See Rabbi Yoel Schwartz’s שלום שלום ואין שלום, p. 53 and onward.
Summary by Gemini:
1. Blind Trust in Unreliable Leaders
A primary parallel drawn is the misplaced trust that democratic leaders placed in aggressive dictators. In 1938, British Prime Minister Neville Chamberlain declared that Adolf Hitler was a man who “could be relied upon”. The sources argue that modern Israeli leaders made a similar mistake by trusting Yasser Arafat, despite his history and the warnings that he, like Hitler, would not keep his promises. Just as Hitler broke the Munich Agreement, the sources claim Arafat used the peace process as a tactical maneuver rather than a sincere commitment to peace.2. Saving a Tyrant on the Brink of Failure
The sources highlight a specific historical irony: just as Hitler’s military leaders were reportedly preparing to depose him due to fears of a disastrous war, the Munich Agreement “saved” his regime by giving him a bloodless victory. A similar parallel is drawn to Yasser Arafat; after the Gulf War, Arafat was politically isolated and weakened due to his support for Saddam Hussein. The sources contend that the Israeli government “saved” the PLO from collapse by signing the peace treaty, thereby elevating Arafat’s status just as Chamberlain had elevated Hitler’s.

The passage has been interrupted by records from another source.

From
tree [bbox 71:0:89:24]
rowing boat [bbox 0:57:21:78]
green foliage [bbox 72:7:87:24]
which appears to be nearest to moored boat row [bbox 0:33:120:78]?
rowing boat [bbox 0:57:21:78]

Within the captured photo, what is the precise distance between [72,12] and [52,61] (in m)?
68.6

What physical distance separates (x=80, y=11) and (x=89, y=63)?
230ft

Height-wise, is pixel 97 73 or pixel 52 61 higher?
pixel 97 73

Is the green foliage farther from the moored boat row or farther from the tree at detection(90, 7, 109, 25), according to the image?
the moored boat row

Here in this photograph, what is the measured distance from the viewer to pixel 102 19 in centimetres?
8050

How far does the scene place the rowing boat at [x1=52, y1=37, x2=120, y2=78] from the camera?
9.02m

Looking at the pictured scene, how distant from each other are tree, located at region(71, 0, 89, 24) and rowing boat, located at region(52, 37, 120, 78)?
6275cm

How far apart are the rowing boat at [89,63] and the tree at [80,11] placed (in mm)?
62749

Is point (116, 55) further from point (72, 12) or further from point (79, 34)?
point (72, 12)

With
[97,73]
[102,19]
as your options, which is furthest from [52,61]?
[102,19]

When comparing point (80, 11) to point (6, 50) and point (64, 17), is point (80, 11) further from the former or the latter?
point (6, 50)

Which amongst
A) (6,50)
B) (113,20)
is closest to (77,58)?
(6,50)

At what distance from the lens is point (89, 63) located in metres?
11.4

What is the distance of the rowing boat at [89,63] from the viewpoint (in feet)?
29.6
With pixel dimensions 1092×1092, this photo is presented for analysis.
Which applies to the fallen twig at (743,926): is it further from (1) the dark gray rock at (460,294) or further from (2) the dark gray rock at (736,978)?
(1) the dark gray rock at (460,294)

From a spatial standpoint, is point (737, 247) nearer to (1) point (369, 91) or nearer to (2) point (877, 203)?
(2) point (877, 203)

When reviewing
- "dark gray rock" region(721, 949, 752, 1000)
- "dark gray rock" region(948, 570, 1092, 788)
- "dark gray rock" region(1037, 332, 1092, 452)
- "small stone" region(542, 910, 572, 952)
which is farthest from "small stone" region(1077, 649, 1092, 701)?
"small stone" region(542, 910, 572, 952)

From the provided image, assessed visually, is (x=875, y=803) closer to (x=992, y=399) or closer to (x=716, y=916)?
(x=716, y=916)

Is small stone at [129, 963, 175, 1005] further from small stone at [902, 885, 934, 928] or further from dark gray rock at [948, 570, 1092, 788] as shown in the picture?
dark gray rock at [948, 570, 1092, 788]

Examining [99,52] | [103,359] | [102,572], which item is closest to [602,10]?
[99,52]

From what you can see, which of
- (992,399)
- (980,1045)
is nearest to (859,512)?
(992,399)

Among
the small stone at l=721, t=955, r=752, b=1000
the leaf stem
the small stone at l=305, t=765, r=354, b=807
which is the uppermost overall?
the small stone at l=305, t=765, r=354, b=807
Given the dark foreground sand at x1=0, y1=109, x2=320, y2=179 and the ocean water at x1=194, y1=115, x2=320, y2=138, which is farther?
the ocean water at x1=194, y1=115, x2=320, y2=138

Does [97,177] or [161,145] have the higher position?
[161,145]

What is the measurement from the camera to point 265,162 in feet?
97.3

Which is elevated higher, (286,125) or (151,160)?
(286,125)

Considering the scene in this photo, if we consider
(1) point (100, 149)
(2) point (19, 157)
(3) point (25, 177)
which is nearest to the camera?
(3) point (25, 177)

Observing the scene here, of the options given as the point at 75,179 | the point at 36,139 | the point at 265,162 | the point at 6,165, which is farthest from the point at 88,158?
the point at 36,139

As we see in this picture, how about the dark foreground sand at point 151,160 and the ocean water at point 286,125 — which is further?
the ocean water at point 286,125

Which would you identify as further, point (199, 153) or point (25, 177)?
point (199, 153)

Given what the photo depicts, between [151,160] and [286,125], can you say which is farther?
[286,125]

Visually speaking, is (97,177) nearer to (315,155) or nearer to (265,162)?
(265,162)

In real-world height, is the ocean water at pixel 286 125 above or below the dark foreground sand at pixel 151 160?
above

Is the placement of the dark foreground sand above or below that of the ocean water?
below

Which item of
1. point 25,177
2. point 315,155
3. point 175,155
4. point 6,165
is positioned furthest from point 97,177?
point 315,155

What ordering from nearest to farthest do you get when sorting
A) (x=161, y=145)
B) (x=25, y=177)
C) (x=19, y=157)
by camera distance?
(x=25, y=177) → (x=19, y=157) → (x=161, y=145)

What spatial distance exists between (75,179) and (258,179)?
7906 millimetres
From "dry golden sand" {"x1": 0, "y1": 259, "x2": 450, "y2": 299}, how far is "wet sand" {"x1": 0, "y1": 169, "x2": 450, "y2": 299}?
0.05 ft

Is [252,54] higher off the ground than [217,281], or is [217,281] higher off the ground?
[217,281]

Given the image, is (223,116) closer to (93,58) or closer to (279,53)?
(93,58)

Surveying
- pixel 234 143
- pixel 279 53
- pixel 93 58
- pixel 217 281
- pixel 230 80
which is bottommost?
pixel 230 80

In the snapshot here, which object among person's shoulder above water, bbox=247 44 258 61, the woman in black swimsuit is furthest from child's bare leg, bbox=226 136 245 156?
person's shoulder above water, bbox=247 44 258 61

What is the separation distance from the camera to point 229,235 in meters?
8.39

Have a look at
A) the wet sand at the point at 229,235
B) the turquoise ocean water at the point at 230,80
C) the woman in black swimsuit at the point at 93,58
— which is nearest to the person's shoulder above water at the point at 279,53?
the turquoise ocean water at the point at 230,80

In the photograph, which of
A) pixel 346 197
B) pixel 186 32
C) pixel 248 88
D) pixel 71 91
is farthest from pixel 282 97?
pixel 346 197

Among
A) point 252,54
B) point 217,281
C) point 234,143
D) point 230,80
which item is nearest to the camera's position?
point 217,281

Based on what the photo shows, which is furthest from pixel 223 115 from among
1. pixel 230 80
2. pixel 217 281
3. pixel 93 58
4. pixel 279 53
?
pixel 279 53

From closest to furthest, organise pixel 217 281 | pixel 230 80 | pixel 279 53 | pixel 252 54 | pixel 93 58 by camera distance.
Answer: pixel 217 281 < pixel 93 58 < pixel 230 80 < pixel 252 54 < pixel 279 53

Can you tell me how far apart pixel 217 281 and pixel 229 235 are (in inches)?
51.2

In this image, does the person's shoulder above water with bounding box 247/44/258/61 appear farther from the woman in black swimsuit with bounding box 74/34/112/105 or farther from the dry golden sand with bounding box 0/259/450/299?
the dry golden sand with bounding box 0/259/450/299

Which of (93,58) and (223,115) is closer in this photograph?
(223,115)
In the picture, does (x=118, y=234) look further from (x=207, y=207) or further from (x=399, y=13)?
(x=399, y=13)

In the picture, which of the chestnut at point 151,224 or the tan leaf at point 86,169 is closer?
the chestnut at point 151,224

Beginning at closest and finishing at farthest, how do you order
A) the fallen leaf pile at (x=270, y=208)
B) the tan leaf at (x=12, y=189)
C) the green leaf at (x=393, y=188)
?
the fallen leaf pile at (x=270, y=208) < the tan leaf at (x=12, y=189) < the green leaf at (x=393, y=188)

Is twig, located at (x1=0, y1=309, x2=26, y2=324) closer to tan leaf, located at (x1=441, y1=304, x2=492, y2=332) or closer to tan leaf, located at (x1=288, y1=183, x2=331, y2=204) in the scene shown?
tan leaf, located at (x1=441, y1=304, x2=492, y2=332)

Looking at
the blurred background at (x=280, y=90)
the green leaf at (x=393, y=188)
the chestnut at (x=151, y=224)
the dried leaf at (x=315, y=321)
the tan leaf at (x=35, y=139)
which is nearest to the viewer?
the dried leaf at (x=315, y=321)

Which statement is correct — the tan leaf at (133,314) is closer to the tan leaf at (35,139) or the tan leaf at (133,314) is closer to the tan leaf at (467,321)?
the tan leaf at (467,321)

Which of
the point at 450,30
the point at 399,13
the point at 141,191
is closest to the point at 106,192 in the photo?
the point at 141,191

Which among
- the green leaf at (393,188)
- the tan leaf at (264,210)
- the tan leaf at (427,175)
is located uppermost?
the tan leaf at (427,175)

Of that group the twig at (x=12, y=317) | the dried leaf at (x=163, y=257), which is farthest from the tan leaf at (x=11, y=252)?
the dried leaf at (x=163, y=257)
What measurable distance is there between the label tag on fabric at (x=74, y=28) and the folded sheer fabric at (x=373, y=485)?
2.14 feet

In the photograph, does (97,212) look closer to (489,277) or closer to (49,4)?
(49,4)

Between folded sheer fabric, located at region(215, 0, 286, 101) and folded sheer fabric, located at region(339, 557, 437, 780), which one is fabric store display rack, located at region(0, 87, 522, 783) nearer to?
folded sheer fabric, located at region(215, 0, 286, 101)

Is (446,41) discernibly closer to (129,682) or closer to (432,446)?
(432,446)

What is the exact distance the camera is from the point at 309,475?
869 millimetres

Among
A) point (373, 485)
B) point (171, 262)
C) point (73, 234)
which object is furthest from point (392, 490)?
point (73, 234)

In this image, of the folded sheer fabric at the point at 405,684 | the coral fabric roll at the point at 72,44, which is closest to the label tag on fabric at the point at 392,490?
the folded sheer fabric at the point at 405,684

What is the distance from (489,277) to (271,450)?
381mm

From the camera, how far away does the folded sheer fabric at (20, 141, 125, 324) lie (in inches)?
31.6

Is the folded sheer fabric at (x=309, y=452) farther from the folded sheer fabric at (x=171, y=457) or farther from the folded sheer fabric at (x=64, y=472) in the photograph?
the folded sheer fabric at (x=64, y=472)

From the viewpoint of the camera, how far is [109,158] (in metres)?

3. Strategic Territorial Concessions
The abandonment of Czechoslovakia’s Sudetenland is compared to Israel’s withdrawal from territories like Gaza and Jericho. Churchill warned that partitioning Czechoslovakia under pressure was a “complete surrender” that weakened the democracies and provided the Nazis with advanced weaponry and strategic depth. Similarly, the sources argue that giving the PLO control over Gaza and Jericho turned those areas into “cities of refuge” for terrorists to plan attacks against Israelis, effectively trading strategic security for a false sense of peace.
4. The “Illusion” of Peace and Subsequent ViolenceThe sources emphasize that in both cases, the pursuit of “peace at any price” led to the exact opposite. Chamberlain’s “Peace for our time” preceded the most horrific war in history and the Holocaust. In the Israeli context, the sources note that after the “Gaza and Jericho First” agreements, the number of deaths from terrorism actually increased compared to the years of the Intifada. This is framed as a fulfillment of the biblical warning: “Saying, Peace, peace; when there is no peace”.
5. Peace as a Tactical Truce (Hudaybiyyah)
A specific parallel is made regarding the nature of the “peace” offered by the PLO. The sources mention that Arafat compared the Oslo Accords to the Treaty of Hudaybiyyah, a temporary truce made by the Prophet Muhammad that was later broken once his forces were strong enough to conquer. This mirrors the way the sources view the Nazi strategy: using peace treaties to gain concessions and buy time while preparing for further aggression.
6. Psychological Blindness of the “Peace Seekers”
Finally, the sources describe a psychological parallel: a desperate desire for normalcy that blinds leaders to reality. Churchill observed that the “love of peace” in the hearts of the French and British caused them to ignore Hitler’s obvious preparations for war. The sources argue that the “Leftist government” in Israel and the secular public were similarly blinded by a “craving for peace,” leading them to ignore ongoing incitement and terrorism in order to maintain the fantasy that the conflict had ended.
- The PLO’s 1974 “Phased Plan” is underused in these arguments. The PLO explicitly voted to accept any territory from Israel as a base from which to continue the struggle for all of Palestine. That’s the written strategic doctrine, the equivalent of Mein Kampf as a statement of actual intent rather than negotiating position.
- The international pressure parallel deserves more development. Just as Britain and France pressured Czechoslovakia’s Beneš to capitulate (he wasn’t even invited to Munich), the U.S. and EU pressure on Israel to concede structurally mirrors the great-power dynamic. The small democratic state being told by its patrons to “be reasonable” is almost identical in form.
- The Camp David 2000 / Taba sequence is a natural extension. Barak’s offer (whatever its precise contours, which remain disputed) should have been the proof of whether the Oslo framework could deliver. Arafat’s rejection and the Second Intifada that followed is arguably the most direct empirical test of the “sincere vs. tactical truce” question — and the outcome supported Rabbi Schwartz’s thesis.
- The prophetic framing of the title (Jeremiah 6:14, also 8:11; cf. Ezekiel 13:10) is doing more theological work than the summary captures. The nevi’ei sheker (false prophets) who cried שלום שלום weren’t just wrong — they were telling the people what they desperately wanted to hear. That’s the psychological accusation in Point 6: the Israeli left played the role of the false prophets, promising peace because the public craved it.